PROVIDED TEXT below:
BOLT #12: Flexible Protocol for Lightning Payments

Table of Contents

Limitations of BOLT 11

The BOLT 11 invoice format has proven popular but has several limitations:

  1. The entangling of bech32 encoding makes it awkward to send in other forms (e.g. inside the lightning network itself).
  2. The signature applying to the entire invoice makes it impossible to prove an invoice without revealing its entirety.
  3. Fields cannot generally be extracted for external use: the h field was a boutique extraction of the d field only.
  4. The lack of the 'it's OK to be odd' rule makes backward compatibility harder.
  5. The 'human-readable' idea of separating amounts proved fraught: p was often mishandled, and amounts in pico-bitcoin are harder than the modern satoshi-based counting.
  6. Developers found the bech32 encoding to have an issue with extensions, which means we want to replace or discard it anyway.
  7. The payment_secret designed to prevent probing by other nodes in the path was only useful if the invoice remained private between the payer and payee.
  8. Invoices must be given per user and are actively dangerous if two payment attempts are made for the same user.

Payment Flow Scenarios

Here we use "user" as shorthand for the individual user's lightning node and "merchant" as the shorthand for the node of someone who is selling or has sold something.

There are two basic payment flows supported by BOLT 12:

The general user-pays-merchant flow is:

  1. A merchant publishes an offer, such as on a web page or a QR code.
  2. Every user requests a unique invoice over the lightning network using an invoice_request message, which contains the offer fields.
  3. The merchant replies with the invoice.
  4. The user makes a payment to the merchant as indicated by the invoice.

The merchant-pays-user flow (e.g. ATM or refund):

  1. The merchant publishes an invoice_request which contains offer fields which refer to its attempt to send money, including an amount.
  2. The user sends an invoice over the lightning network for the amount in the invoice_request, using a (possibly temporary) invoice_node_id.
  3. The merchant confirms the invoice_node_id to ensure it's about to pay the correct person, and makes a payment to the invoice.
End of PROVIDED TEXT.
COLLECTED MATERIAL below:
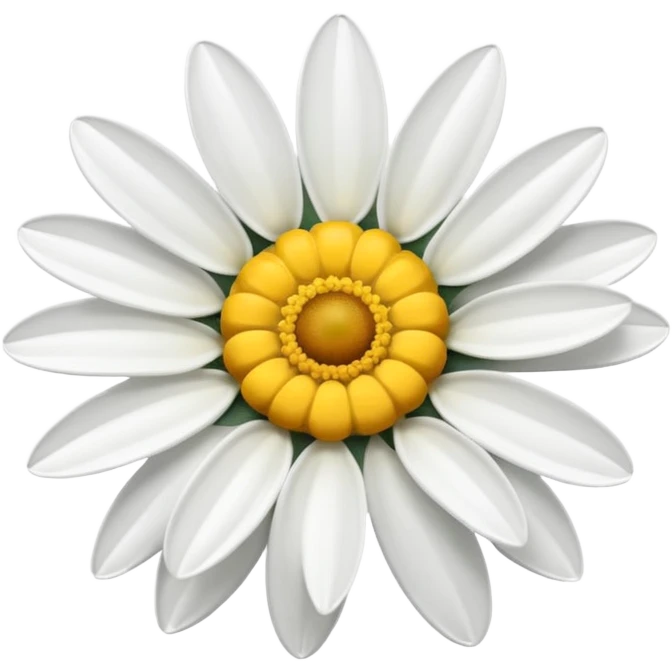 Space-Petalled Daisy,  emoji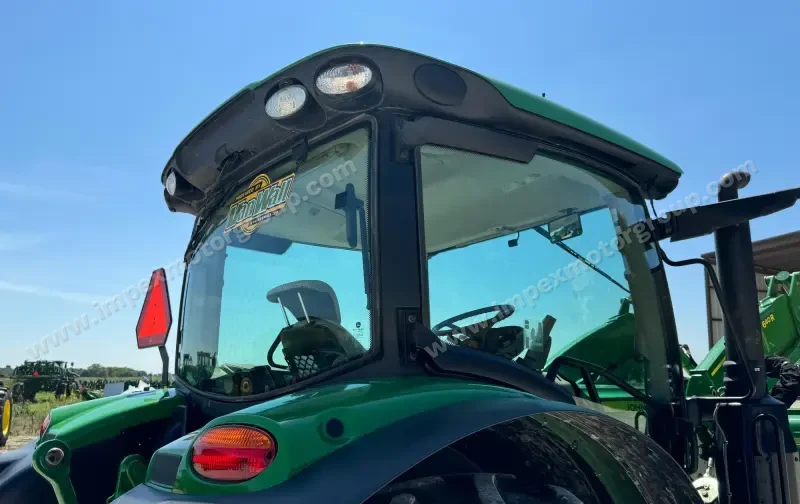 2021 John Deere 6110R MFWD Tractor W/Loader | Agriculture photo 25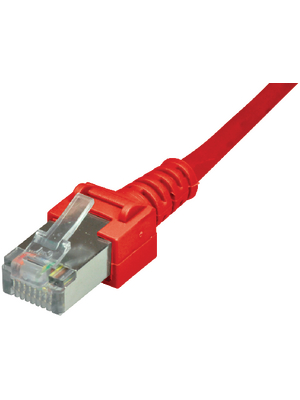 Daetwyler Cables - 652160 - Patch cable CAT5 S/UTP 2.00 m red, 652160, D?twyler Cables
End of COLLECTED MATERIAL.
▸ INSTRUCTIONS:
**1.** Decide whether each statement below agrees with the BOLT 12 text. Answer yes or no for each, and quote the words from the text that settle it.

(a) The h field was an extraction of the d field only.
(b) In the user-pays-merchant flow, the user publishes the offer.
(c) The merchant-pays-user flow is given for cases such as an ATM or a refund.
**2.** Repeat the passage of the BOLT 12 text starting with "6. Developers found" and going on through "the offer fields.".
**3.** Answer these questions from the BOLT 12 text:
(a) How many basic payment flows does BOLT 12 support?
(b) Which message does a user send to request a unique invoice?
(c) In the merchant-pays-user flow, what does the merchant confirm before making the payment?

▸ ANSWERS PROVIDED:
**1.**
(a) Yes: "the h field was a boutique extraction of the d field only."
(b) No: "A merchant publishes an offer, such as on a web page or a QR code."
(c) Yes: "The merchant-pays-user flow (e.g. ATM or refund):"

**2.**
6. Developers found the bech32 encoding to have an issue with extensions, which means we want to replace or discard it anyway.
  7. The payment_secret designed to prevent probing by other nodes in the path was only useful if the invoice remained private between the payer and payee.
  8. Invoices must be given per user and are actively dangerous if two payment attempts are made for the same user.

Payment Flow Scenarios

Here we use "user" as shorthand for the individual user's lightning node and "merchant" as the shorthand for the node of someone who is selling or has sold something.

There are two basic payment flows supported by BOLT 12:

The general user-pays-merchant flow is:

  1. A merchant publishes an offer, such as on a web page or a QR code.
  2. Every user requests a unique invoice over the lightning network using an invoice_request message, which contains the offer fields.

**3.**
(a) Two.
(b) An invoice_request message.
(c) The invoice_node_id.